Critère d’endommagement et de rupture en déformation à long terme : Les critères de

rupture et d’endommagement en déformation sont nécessaires pour calculer l’EDZ à long terme, notamment sous l’effet des déformations viscoplastiques. Une question essentielle se pose alors : est-il légitime d’utiliser le seuil de rupture en déformation obtenu sur des essais de courte durée (au maximum quelques années) pour évaluer la rupture sur des durées séculaires à millénaires ? Le suivi des déformations in situ dans le Laboratoire souterrain de Meuse/Haute-Marne permettra d’apporter des éléments de réponse à cette question.

Validation de l’approche statistique de la résistance du massif sur d’autres types de roches : la modification de la définition du paramètre S du critère Hoek-Brown permet de traiter

la dispersion naturelle des résistances à la compression uniaxiale. Cette méthode nécessite des tests d’application sur d’autres types de roche pour établir une relation empirique du calcul de la valeur α (équation 3-7) en fonction de la dispersion et peut-être du type d’ouvrages.

Paramètres du couplage THM : C’est par méthode inverse et par l’interprétation des mesures

hydromécaniques et THM dans les expérimentations in situ que l’on doit pouvoir réduire les incertitudes sur les paramètres de couplage, notamment sur le paramètre de dilatation différentielle αm. Par ailleurs, par la méthode inverse, les conductibilités thermiques peuvent être déterminées en interprétant les essais thermiques in situ. Cependant la précision d’une telle méthode n’est pas connue au stade actuel des connaissances.

Modèles rhéologiques et modélisations numériques : En raison de la faible perméabilité, et

de la non–linéarité du comportement et des couplages, les modèles rhéologiques complexes et les modélisations numériques interviennent à la fois dans la prédiction du comportement des ouvrages de stockage mais également en amont dans la détermination des paramètres des couplages et des paramètres des lois rhéologiques par l’interprétation des mesures sur échantillons et in situ.

Dans cette démarche, on doit se poser la question, avant de mener l’interprétation par modélisation, sur la cohérence et la représentativité des mesures des grandeurs mécaniques, thermiques et hydrauliques sur échantillons et in situ.

Comment juger la pertinence des modèles rhéologiques avec les données in situ ? Comment évaluer la capacité des modèles à reproduire les phénomènes ? Il est nécessaire d’établir préalablement des critères d’évaluation en concertation avec les développeurs et les modélisateurs.

Rôle du gaz : Il s’agit également d’une question phénoménologique. Le gaz d’hydrogène sous

pression produit par la corrosion a-t-il un impact sur le comportement mécanique des argilites ? Le modèle des milieux poreux non saturés (Coussy 1991) est-il adapté pour traiter ce problème ? Des études expérimentales et théoriques sont nécessaires pour apporter des éléments de réponse à ces interrogations.

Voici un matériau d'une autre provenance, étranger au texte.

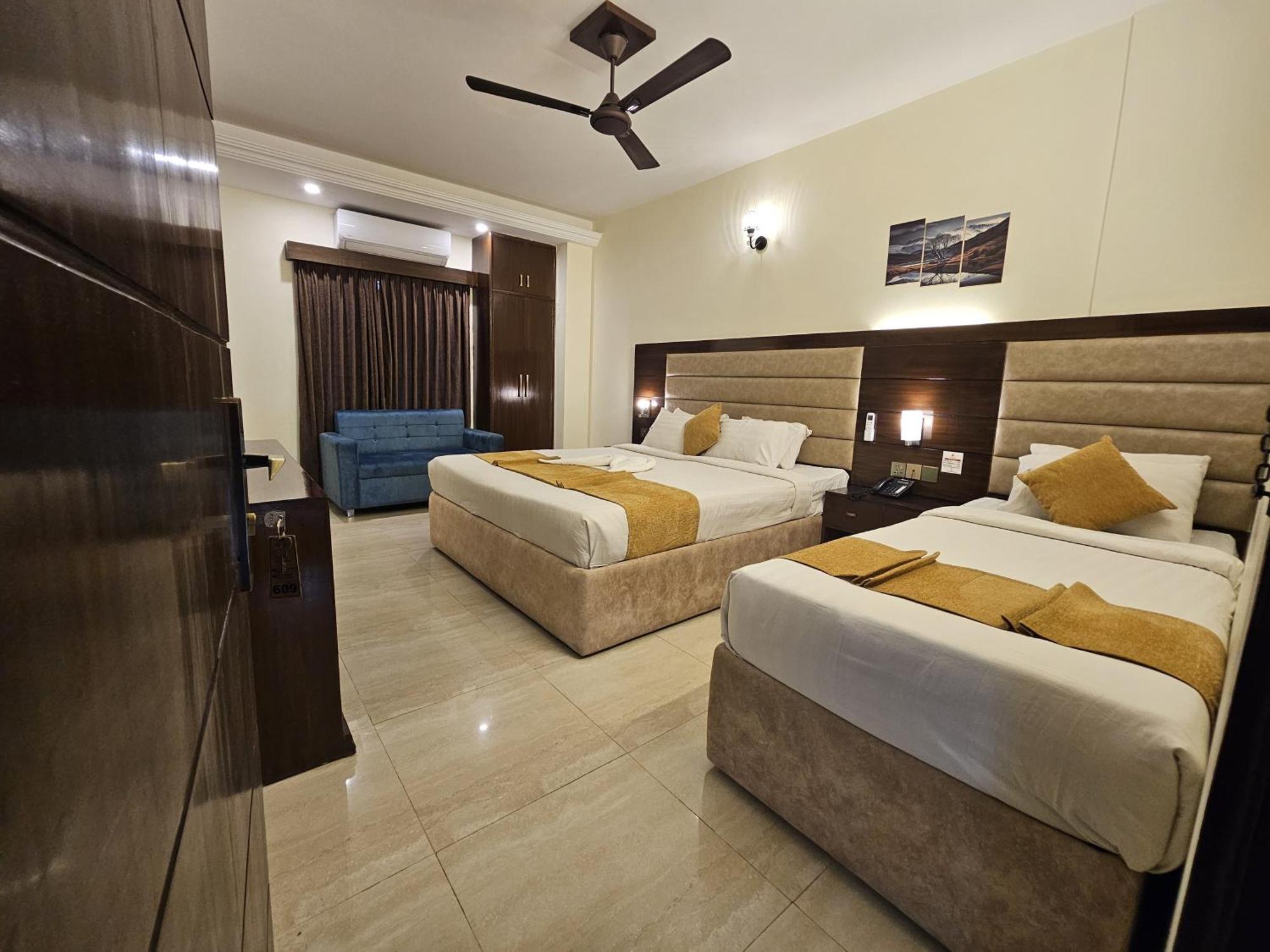 White Park Hotel & Suites Chittagong Extérieur photo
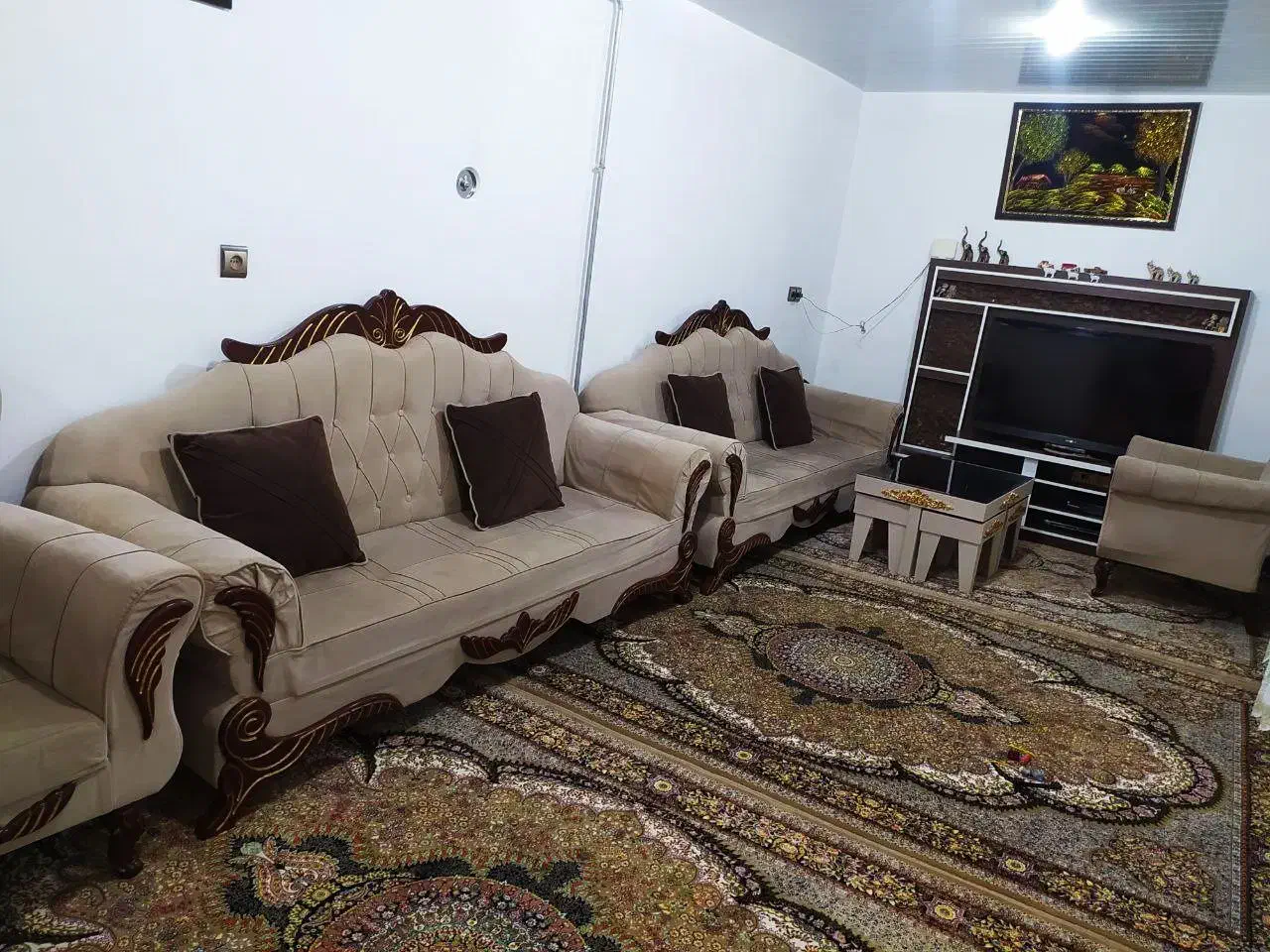 مبل‌‌ و جلو مبلی|مبلمان خانگی و میز عسلی|بانه, |دیوار
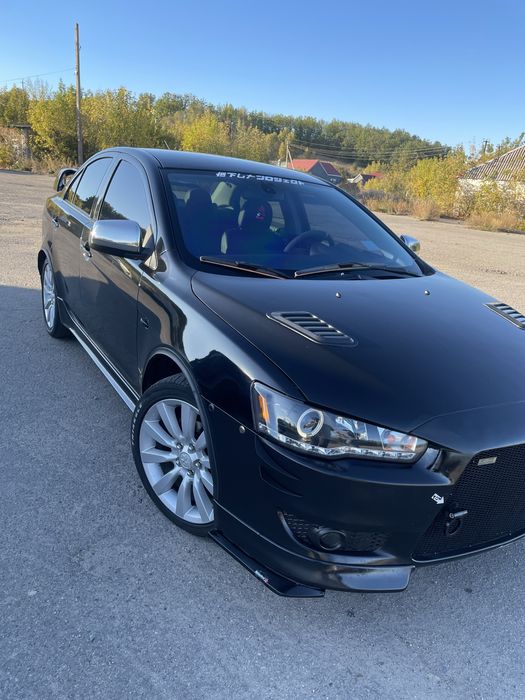 Мітсубісі lancer 10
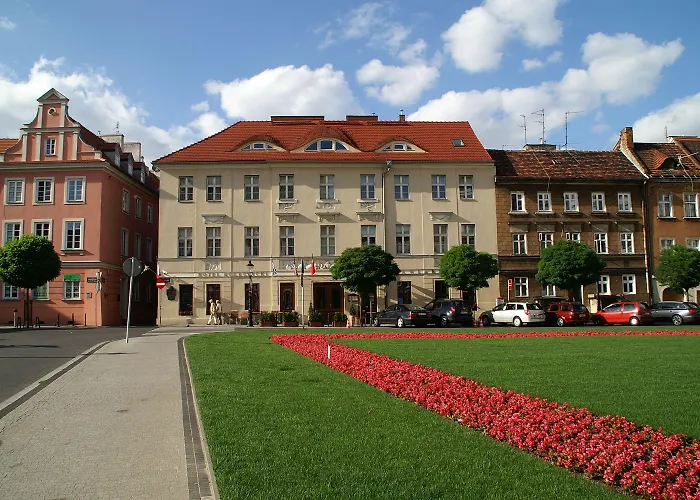 Hotel Kolegiacki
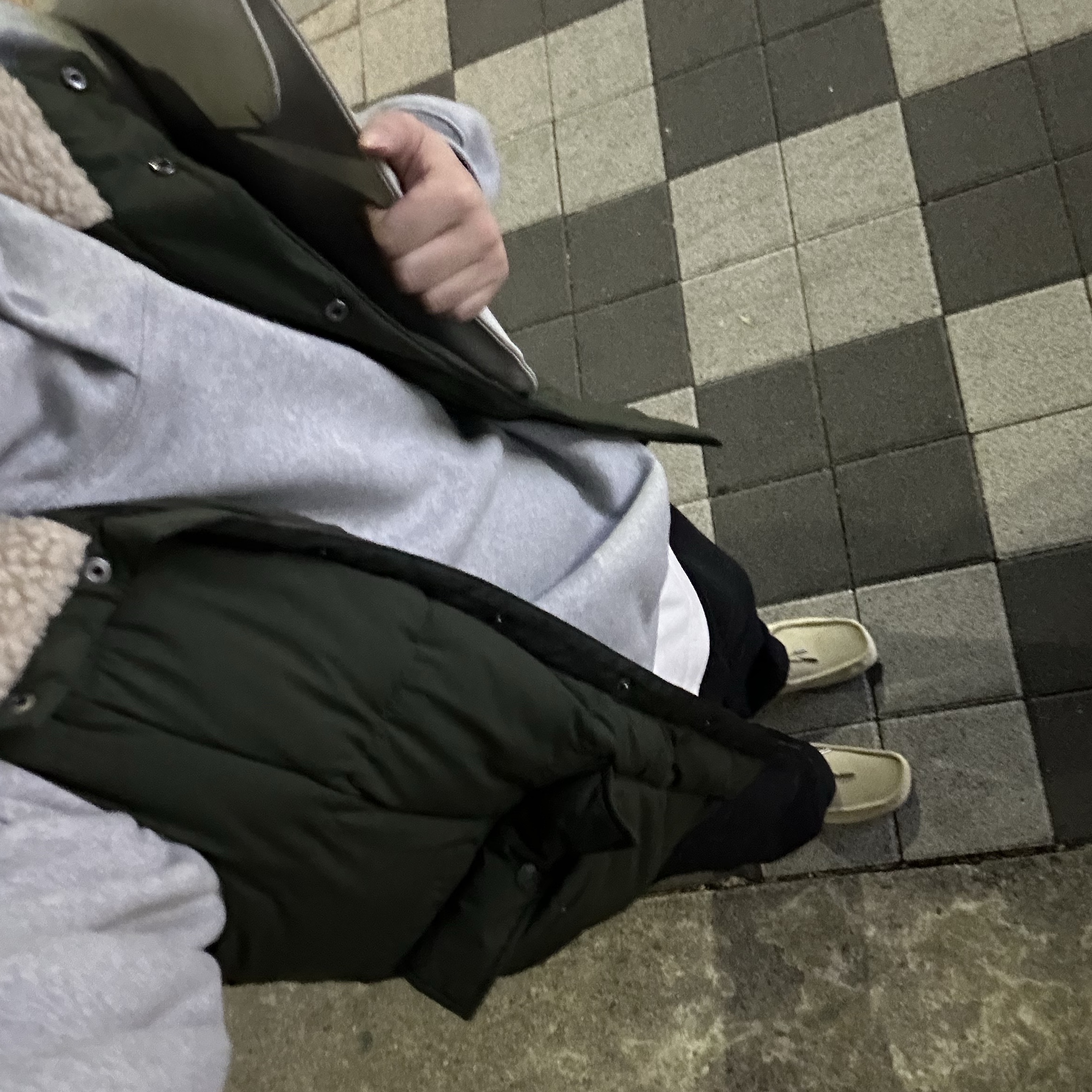 Clarks Wallabee Maple Suede, Punch Drunk Parties Circle Logo Oversized Hoodie Gray 착용 스타일 - 2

Couplage chimique-mécanique : Le couplage chimique-mécanique devient de plus en plus

prépondérant avec le temps. De nombreux sujets restent ouverts à la fois sur le plan rhéologique et sur le plan numérique. Par exemple, quelles sont les propriétés mécaniques des produits de corrosion ? Comment réagissent les structures métalliques corrodées de l’alvéole avec la pression provenant des argilites après la fermeture des jeux fonctionnels ? Comment modéliser la fermeture des jeux fonctionnels ou le remplissage des jeux par les produits de corrosion ?

Extrapolation temporelle : La question essentielle sur le comportement différé de la roche reste

la validité de l’extrapolation dans le temps d’une loi calée sur des essais qui durent au maximum quelques années, sur une période de 102 à 106 ans. Pour y répondre, il est important de comprendre les mécanismes de déformation différée à l’échelle microscopique, tels que la viscoplasticité, la diffusion hydraulique, l’endommagement différé, la dissolution et la recristallisation. La compréhension des phénomènes à l’échelle microscopique permet d’encadrer la vitesse des déformations différées à très long terme.